Senior Congressional Fellow Sarah Harris has officially joined the office of Senator Ben Ray Lujan (D-NM). Sarah’s career experience spans industry, academic research, & teaching, with specialization in entrepreneurship, internet regulation, digital literacy, & similar areas. In Lujan’s office, Harris will focus on matters of artificial intelligence, connectivity, data privacy, digital services, and modernization.
Learn about Sarah’s reasons for becoming a technologist and how these motivations have carried on into her pivot to policy:
I became a technologist because I'm passionate about making information accessible for all. Through products and services like the internet, social media, cloud computing and AI assistants, I believe we have the opportunity to transform educational, civic, professional and creative opportunities. How these technologies are designed, secured, distributed and monetized are complex factors that impact their usage, and this complexity presents a major challenge to building policies that work. My goals during the fellowship are to learn all that I can about federal policymaking, and to contribute my multi-sector experience to help people on a large scale.
During my career as an entrepreneur, business leader, researcher and educator, I’ve built human-centered technology solutions, researched global internet governance and taught digital literacy at elementary, high school and university levels. While completing my Ph.D. in Media Studies, I conducted research throughout Turkey’s urban and rural areas, investigating how internet policies were implemented and circumvented. My research shed light on real-world effects of censorship policies and how companies ranging from multinational corporations to small businesses shape online access. Through that experience, I grew interested in using the vehicle of business to have a global impact.
After earning my MBA, I joined the tech sector as a product manager, a role that combines technology, business, and design and defines what specifically gets built and brought to market. At Apple, I worked on partnerships that were core to delivering Siri and other software experience, before I eventually co-founded an AI startup that built a personal assistant. Most recently, I was the Head of Product at a govtech startup that built platforms to help elected offices improve constituent services.

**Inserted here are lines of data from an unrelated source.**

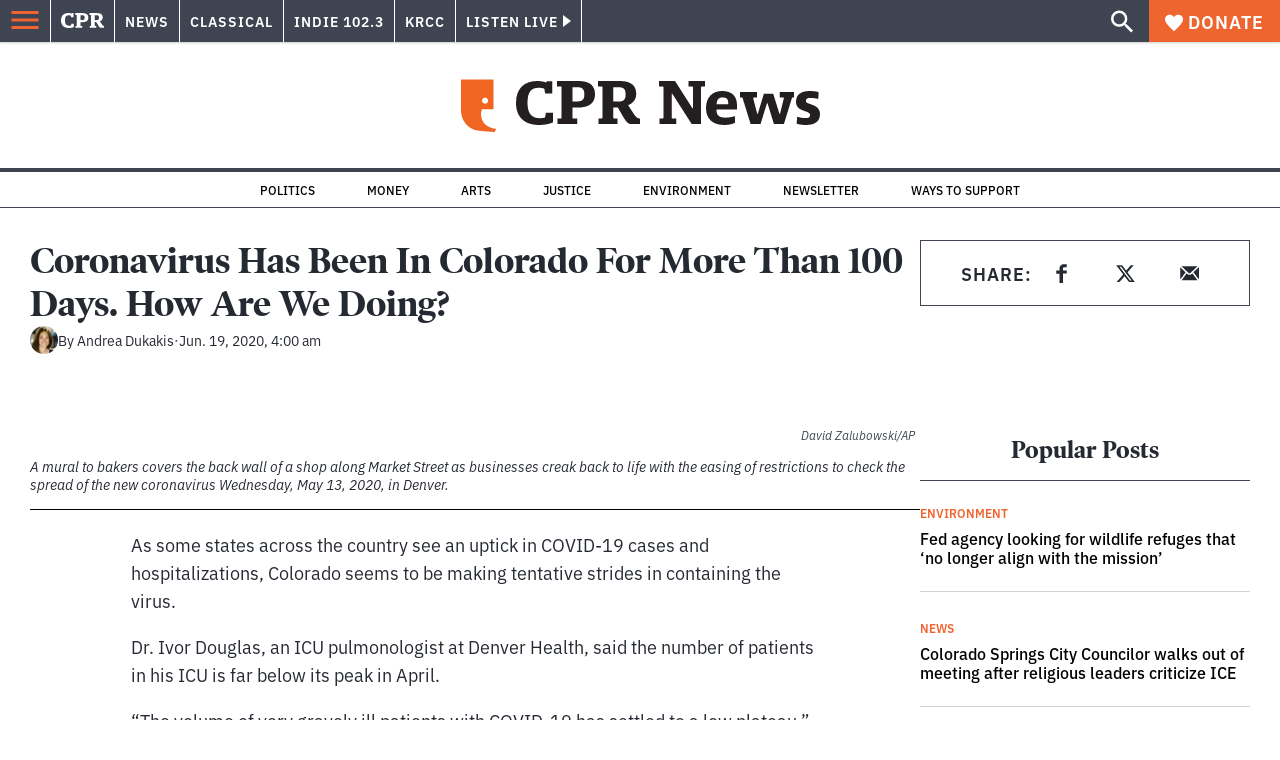

--- FILE ---
content_type: text/html; charset=utf-8
request_url: https://www.google.com/recaptcha/api2/aframe
body_size: 183
content:
<!DOCTYPE HTML><html><head><meta http-equiv="content-type" content="text/html; charset=UTF-8"></head><body><script nonce="Ld1ty78Y4fCdldWF1AQAVQ">/** Anti-fraud and anti-abuse applications only. See google.com/recaptcha */ try{var clients={'sodar':'https://pagead2.googlesyndication.com/pagead/sodar?'};window.addEventListener("message",function(a){try{if(a.source===window.parent){var b=JSON.parse(a.data);var c=clients[b['id']];if(c){var d=document.createElement('img');d.src=c+b['params']+'&rc='+(localStorage.getItem("rc::a")?sessionStorage.getItem("rc::b"):"");window.document.body.appendChild(d);sessionStorage.setItem("rc::e",parseInt(sessionStorage.getItem("rc::e")||0)+1);localStorage.setItem("rc::h",'1768821395738');}}}catch(b){}});window.parent.postMessage("_grecaptcha_ready", "*");}catch(b){}</script></body></html>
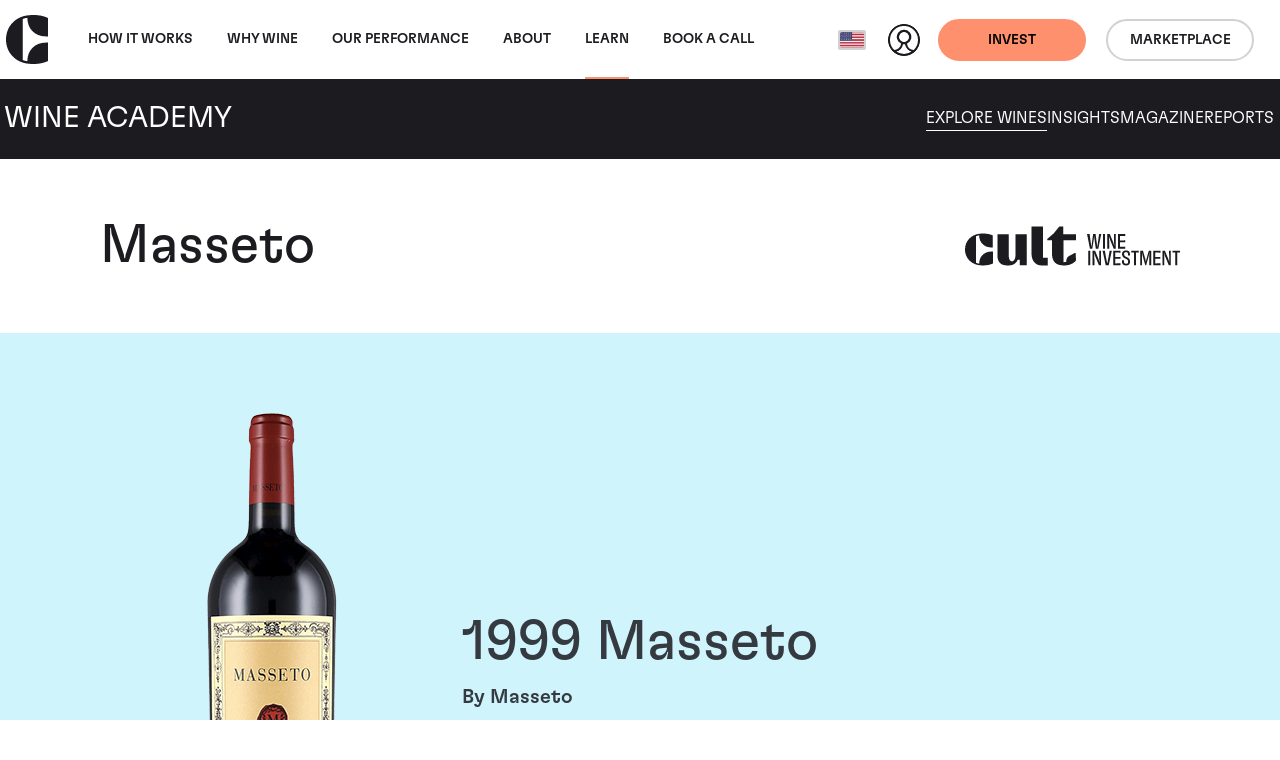

--- FILE ---
content_type: text/css
request_url: https://www.wineinvestment.com/_resources/themes/cultwines/dist/version1768644243/_footer.css
body_size: 662
content:
.footer{background-color:#1c1c20;padding:40px 0 25px}@media(min-width:768px){.footer{padding:70px 0 35px}.footer__row.-row-1{padding:0 0 63px}.footer__row.-row-2{padding:15px 0}.footer__row.-row-3{padding:60px 0 0}.footer__row.-perforated-line-x-md{position:relative}.footer__row.-perforated-line-x-md:before{background-image:repeating-linear-gradient(90deg,#000,#000 4px,#fff 0,#fff 8px);content:"";display:block;height:1px;left:0;left:12px;opacity:.2;position:absolute;top:0;width:100%;width:calc(100% - 24px)}}.footer__trustbox-wrapper{margin:0 auto;max-width:255px;padding:0 0 0 15px}@media(min-width:768px){.footer__trustbox-wrapper{margin:0;padding:0}.footer__nav-panel{margin:-5px 0 0}}.footer__nav-link,.footer__nav-panels h1 a,.footer__nav-panels h2 a,.footer__nav-panels h3 a,.footer__nav-panels h4 a,.footer__nav-panels h5 a,.footer__nav-panels h6 a,.footer__nav-panels ol li,.footer__nav-panels ol li a,.footer__nav-panels p a,.footer__nav-panels span a,.footer__nav-panels ul li,.footer__nav-panels ul li a{color:#bbc8cc;font-family:GTFlexaStandardRegular,Helvetica,Arial,sans-serif;font-size:14px;-webkit-text-decoration:none;text-decoration:none}@media(min-width:768px){.footer__nav-link,.footer__nav-panels h1 a,.footer__nav-panels h2 a,.footer__nav-panels h3 a,.footer__nav-panels h4 a,.footer__nav-panels h5 a,.footer__nav-panels h6 a,.footer__nav-panels ol li,.footer__nav-panels ol li a,.footer__nav-panels p a,.footer__nav-panels span a,.footer__nav-panels ul li,.footer__nav-panels ul li a{font-size:18px;transition:color .3s ease-in-out}.footer__nav-link:hover,.footer__nav-panels h1 a:hover,.footer__nav-panels h2 a:hover,.footer__nav-panels h3 a:hover,.footer__nav-panels h4 a:hover,.footer__nav-panels h5 a:hover,.footer__nav-panels h6 a:hover,.footer__nav-panels ol li a:hover,.footer__nav-panels ol li:hover,.footer__nav-panels p a:hover,.footer__nav-panels span a:hover,.footer__nav-panels ul li a:hover,.footer__nav-panels ul li:hover{color:#ff906d}}.footer__nav-panels{margin:30px 0 0}.footer__nav-panels ol li,.footer__nav-panels ul li{margin:0 0 2px}.footer__nav-panels ol li:first-child,.footer__nav-panels ul li:first-child{color:#fff;margin:0 0 16px}.footer__nav-panels ol li:first-child:hover,.footer__nav-panels ol li:first-child>*,.footer__nav-panels ul li:first-child:hover,.footer__nav-panels ul li:first-child>*{color:#fff}.footer__nav-panels ol li:last-child,.footer__nav-panels ul li:last-child{margin:0}.footer__nav-panels ol li:hover,.footer__nav-panels ul li:hover{color:#bbc8cc}.footer__nav-panels h1:first-child a,.footer__nav-panels h2:first-child a,.footer__nav-panels h3:first-child a,.footer__nav-panels h4:first-child a,.footer__nav-panels h5:first-child a,.footer__nav-panels h6:first-child a,.footer__nav-panels p:first-child a,.footer__nav-panels span:first-child a{color:#fff}.footer__nav-panels h1:first-child:hover a,.footer__nav-panels h2:first-child:hover a,.footer__nav-panels h3:first-child:hover a,.footer__nav-panels h4:first-child:hover a,.footer__nav-panels h5:first-child:hover a,.footer__nav-panels h6:first-child:hover a,.footer__nav-panels p:first-child:hover a,.footer__nav-panels span:first-child:hover a{color:#ff906d}@media(min-width:768px){.footer__nav-panels{margin:0}.footer__nav-panels:first-child li{margin:0 0 17px}}@media(max-width:767.98px){.footer__nav-panel~.footer__nav-panel{margin:30px 0 0}}@media(min-width:768px)and (max-width:991.98px){.footer__nav-panel:nth-child(3),.footer__nav-panel:nth-child(4){margin:40px 0 0}}.footer__social-list{align-items:center;display:flex;flex-wrap:wrap;justify-content:center;margin:14px auto 0}@media(min-width:992px){.footer__social-list{justify-content:flex-end;margin:initial}}.footer__social-item{margin:5px 10px 5px 0}.footer__social-item:last-child{margin-right:0}.footer__social-link{align-items:center;border-radius:5px;color:#fff;display:flex;height:40px;justify-content:center;margin-right:20px;transition:color .3s ease-in-out;width:40px}.footer__social-link:last-child{margin-right:0}.footer__social-link:active,.footer__social-link:visited{color:#fff}.footer__social-link:active:hover,.footer__social-link:hover,.footer__social-link:visited:hover{color:#ff906d}.footer__social-link:focus,.footer__social-link:focus-visible{color:#ff906d}.footer__social-link svg{height:21px;pointer-events:none;width:21px}.footer__info-panel{margin:22px 0 0}.footer__info-panel p{color:#b0b0b0;font-size:12px;margin:0 auto 10px;max-width:70%}@media(min-width:768px){.footer__info-panel{margin:initial}.footer__info-panel p{font-size:14px;margin:0 auto 10px 0}}@media(min-width:768px)and (max-width:991.98px){.footer__info-panel.-panel-b p{margin:40px auto 10px 0}}@media(min-width:992px){.footer__info-panel.-panel-b p{margin:0 0 0 auto;text-align:right}}.footer #ot-sdk-btn.ot-sdk-show-settings{font-size:14px!important;margin-top:0!important}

As I begin the fellowship, there are several approaches from my career that are top of mind for me:
Identifying the right problems to solve first before moving to solutions design
Bringing together stakeholders with differing perspectives by focusing on evidence-based decision making
Recognizing that policies have varied effects on different groups and at different time horizons; it’s more essential than ever to speak with diverse stakeholders – this means going the extra mile and reaching out to constituents with less time or advocacy resources
Remembering that interdisciplinary collaboration fosters greater innovation. While it may take more time to build a shared vocabulary across different fields, the return on investment for creativity and feasibility is high.
Questioning how we might adapt successful strategies from the tech sector, such as lean methodologies and design-thinking, to de-risk major policy decisions. These approaches – which center on stakeholder empathy and rapid experimentation – can offer valuable insights.
My hope is that these ideas will resonate with my congressional teams and that I can work across the aisle to build an understanding about technology risks and opportunities, and foster solutions that help Americans at scale.